What the response needs is every record, repeated verbatim, and no images.

((

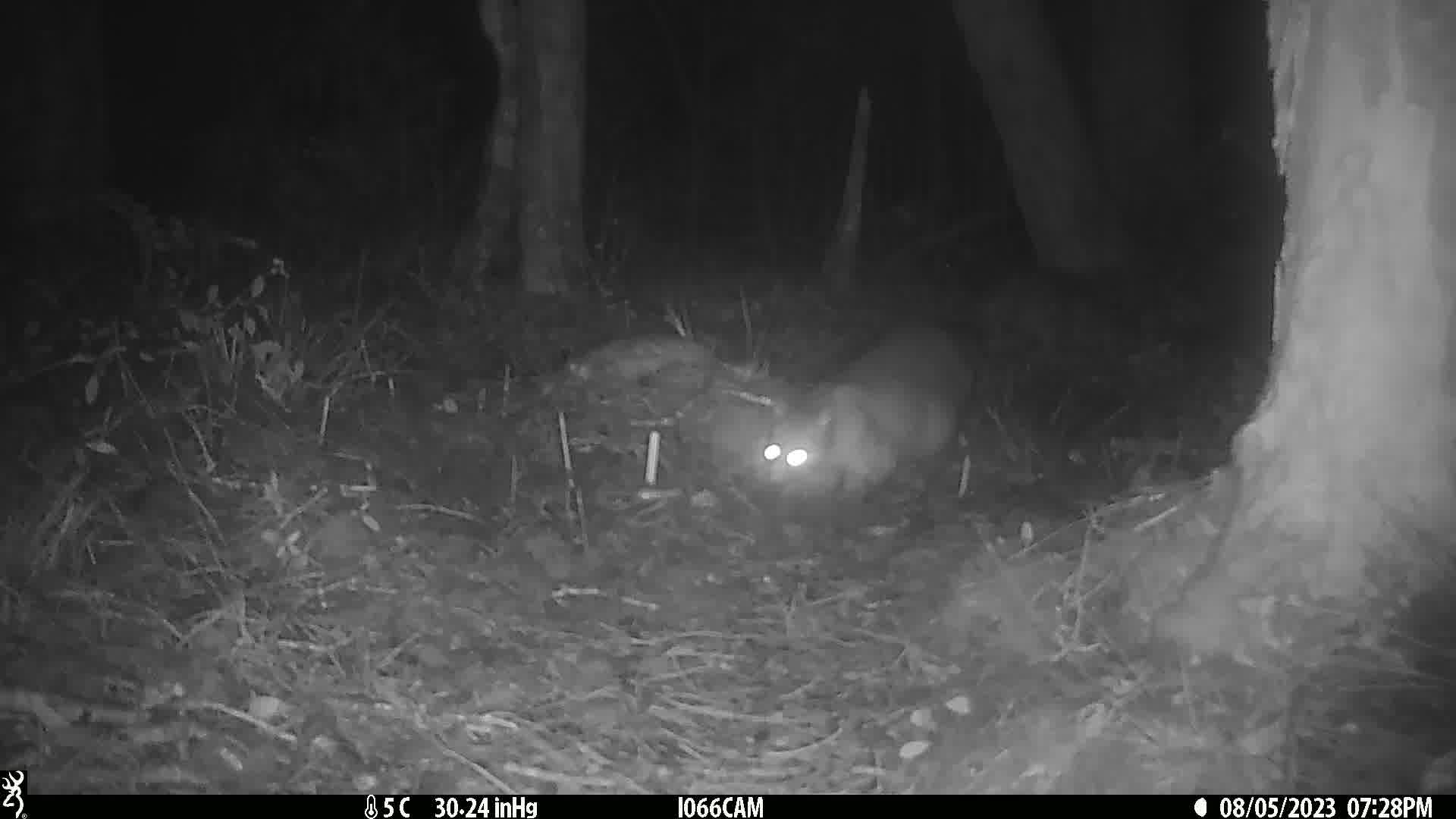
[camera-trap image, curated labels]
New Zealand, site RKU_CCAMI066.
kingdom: Animalia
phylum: Chordata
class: Mammalia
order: Diprotodontia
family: Phalangeridae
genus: Trichosurus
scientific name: Trichosurus vulpecula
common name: common brushtail possum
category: possum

))

Output of the exercise
[camera-trap image, curated labels]
New Zealand, site RKU_CCAMI066.
kingdom: Animalia
phylum: Chordata
class: Mammalia
order: Diprotodontia
family: Phalangeridae
genus: Trichosurus
scientific name: Trichosurus vulpecula
common name: common brushtail possum
category: possum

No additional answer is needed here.